Get the network 5bytes warning left shift count >= width of type

Question

My machine is 64 bit. My code as below:

unsigned long long periodpackcount=*(mBuffer+offset)<<32|*(mBuffer+offset+1)<<24|*     (mBuffer+offset+2)<<16|*(mBuffer+offset+3)<<8|*(mBuffer+offset+4);

mBuffer is unsigned char*. I want to get 5 bytes data and transform the data to host byte-order. How can I avoid this warning ?

Answer 1

Sometimes it's best to break apart into a few lines in order to avoid issues. You have a 5 byte integer you want to read.

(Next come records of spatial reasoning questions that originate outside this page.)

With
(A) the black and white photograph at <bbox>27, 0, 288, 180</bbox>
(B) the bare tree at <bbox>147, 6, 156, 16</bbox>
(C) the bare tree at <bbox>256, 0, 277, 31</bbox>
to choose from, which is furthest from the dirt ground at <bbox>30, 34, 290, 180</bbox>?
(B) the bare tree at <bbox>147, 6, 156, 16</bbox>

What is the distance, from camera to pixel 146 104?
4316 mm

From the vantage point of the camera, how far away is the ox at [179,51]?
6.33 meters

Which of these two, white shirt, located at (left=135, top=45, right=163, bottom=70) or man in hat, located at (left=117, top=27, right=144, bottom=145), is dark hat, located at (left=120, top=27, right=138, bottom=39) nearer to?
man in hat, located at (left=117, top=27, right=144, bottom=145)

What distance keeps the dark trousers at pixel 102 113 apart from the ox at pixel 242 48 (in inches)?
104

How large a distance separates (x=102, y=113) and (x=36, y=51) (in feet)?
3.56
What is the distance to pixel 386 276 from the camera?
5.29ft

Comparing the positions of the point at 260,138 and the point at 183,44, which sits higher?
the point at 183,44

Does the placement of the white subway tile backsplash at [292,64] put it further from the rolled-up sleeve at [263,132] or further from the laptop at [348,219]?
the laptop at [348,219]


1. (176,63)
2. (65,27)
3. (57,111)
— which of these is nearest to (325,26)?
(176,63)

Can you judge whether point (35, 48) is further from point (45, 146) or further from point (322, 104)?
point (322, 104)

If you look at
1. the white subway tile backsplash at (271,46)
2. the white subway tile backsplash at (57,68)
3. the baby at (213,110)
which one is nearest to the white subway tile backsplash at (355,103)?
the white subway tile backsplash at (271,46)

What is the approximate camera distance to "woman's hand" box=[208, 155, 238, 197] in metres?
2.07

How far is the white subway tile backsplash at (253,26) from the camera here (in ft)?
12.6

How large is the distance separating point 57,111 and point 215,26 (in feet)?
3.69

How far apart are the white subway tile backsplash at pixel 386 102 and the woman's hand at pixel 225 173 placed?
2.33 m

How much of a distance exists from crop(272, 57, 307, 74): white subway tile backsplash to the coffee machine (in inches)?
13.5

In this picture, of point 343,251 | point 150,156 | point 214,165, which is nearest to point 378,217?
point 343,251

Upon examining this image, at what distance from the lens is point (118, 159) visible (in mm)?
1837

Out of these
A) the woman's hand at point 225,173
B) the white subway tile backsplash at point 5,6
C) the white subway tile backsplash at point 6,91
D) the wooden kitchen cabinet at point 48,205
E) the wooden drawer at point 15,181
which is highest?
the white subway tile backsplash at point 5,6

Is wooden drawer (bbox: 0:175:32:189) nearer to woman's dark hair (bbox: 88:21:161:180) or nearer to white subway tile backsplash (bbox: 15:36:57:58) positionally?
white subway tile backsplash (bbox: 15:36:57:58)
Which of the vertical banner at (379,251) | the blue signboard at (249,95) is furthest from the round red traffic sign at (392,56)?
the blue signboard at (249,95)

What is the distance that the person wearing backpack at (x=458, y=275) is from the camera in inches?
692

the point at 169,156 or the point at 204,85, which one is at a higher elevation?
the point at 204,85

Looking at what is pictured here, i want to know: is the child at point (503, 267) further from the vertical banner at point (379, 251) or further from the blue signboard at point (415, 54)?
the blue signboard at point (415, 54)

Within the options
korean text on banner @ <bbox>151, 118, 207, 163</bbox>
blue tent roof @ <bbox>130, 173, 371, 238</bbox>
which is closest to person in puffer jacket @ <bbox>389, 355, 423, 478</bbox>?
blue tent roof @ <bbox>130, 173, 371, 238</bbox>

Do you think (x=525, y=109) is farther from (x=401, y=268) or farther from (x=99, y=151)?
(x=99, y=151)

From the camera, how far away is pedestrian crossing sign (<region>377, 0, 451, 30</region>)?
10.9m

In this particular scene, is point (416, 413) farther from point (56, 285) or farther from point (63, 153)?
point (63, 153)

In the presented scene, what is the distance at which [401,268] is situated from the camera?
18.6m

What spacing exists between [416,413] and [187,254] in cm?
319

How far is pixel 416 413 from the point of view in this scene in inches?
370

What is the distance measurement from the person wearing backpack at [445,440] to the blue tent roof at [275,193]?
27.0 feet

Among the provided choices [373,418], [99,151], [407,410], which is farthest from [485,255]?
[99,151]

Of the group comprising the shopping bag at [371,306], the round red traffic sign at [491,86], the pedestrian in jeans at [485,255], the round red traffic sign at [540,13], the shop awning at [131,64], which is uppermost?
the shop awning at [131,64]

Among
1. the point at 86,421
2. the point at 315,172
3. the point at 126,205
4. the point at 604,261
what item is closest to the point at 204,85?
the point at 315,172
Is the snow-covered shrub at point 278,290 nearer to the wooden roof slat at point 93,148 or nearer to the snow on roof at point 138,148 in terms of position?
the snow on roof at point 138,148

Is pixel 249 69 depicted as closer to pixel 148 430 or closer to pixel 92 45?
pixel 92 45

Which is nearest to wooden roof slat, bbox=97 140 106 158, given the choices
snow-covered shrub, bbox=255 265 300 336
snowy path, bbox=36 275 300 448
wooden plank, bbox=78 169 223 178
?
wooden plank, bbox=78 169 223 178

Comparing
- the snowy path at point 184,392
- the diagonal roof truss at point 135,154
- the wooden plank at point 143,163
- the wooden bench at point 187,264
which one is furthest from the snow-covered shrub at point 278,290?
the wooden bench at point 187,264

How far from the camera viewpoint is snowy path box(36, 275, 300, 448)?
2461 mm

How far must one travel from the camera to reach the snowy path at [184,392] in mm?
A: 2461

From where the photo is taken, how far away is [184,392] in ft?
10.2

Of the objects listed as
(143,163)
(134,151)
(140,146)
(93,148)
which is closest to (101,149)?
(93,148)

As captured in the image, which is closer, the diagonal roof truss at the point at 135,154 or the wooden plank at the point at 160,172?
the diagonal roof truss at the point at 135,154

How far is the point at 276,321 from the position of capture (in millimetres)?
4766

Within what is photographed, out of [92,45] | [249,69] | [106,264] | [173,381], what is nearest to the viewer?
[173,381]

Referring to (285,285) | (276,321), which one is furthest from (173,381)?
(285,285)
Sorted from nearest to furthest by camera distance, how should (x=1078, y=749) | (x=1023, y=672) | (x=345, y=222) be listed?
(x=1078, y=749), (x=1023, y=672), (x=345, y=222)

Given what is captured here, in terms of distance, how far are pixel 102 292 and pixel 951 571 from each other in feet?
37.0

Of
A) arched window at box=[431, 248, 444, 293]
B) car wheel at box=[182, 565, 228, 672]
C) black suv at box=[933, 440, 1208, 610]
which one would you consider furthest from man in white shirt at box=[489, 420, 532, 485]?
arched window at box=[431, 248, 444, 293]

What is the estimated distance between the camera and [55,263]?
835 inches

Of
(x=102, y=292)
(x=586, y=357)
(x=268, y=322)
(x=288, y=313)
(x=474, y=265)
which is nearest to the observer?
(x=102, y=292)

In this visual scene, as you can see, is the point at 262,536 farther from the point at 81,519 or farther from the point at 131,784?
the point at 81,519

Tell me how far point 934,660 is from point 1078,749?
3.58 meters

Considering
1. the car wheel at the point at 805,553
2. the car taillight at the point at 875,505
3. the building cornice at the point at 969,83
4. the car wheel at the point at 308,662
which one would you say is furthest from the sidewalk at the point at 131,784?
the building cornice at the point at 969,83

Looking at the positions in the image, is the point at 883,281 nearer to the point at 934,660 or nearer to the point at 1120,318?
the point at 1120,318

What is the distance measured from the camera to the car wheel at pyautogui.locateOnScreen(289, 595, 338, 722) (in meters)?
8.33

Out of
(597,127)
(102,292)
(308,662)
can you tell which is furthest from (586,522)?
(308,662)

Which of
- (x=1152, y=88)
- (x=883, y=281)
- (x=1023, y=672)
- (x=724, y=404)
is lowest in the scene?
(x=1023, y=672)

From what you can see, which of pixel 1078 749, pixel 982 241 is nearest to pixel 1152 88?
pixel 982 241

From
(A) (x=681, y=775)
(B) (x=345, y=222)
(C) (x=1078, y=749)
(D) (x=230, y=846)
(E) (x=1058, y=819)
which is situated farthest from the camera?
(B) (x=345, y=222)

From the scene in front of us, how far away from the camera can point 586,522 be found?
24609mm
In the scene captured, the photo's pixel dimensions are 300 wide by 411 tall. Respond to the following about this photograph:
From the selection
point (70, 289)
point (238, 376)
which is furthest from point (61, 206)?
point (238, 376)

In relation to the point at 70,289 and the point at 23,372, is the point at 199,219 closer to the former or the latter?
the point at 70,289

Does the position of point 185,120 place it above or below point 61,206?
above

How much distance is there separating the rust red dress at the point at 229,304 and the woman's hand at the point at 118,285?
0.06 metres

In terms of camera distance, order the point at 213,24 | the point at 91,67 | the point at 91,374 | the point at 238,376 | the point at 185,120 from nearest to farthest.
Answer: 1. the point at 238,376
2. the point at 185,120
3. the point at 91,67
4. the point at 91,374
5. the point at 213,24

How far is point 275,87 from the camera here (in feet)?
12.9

// Create the number to read into.
uint64_t number = 0;  // uint64_t is in <stdint>
char *ptr = (char *)&number;

// Copy from the buffer. Plus 3 for leading 0 bits.
memcpy(ptr + 3, mBuffer + offset, 5);

// Reverse the byte order.
std::reverse(ptr, ptr + 8);  // Can bit shift here instead

Probably not the best byte swap ever (bit shifting is faster). And my logic might be off for the offsetting, but something along those lines should work.

The other thing you may want to do is cast each byte before shifting since you're leaving it up to the compiler to determine the data type *(mBuffer + offset) is a character (I believe), so you may want to cast it to a larger type static_cast<uint64_t>(*(mBuffer + offset)) << 32 or something.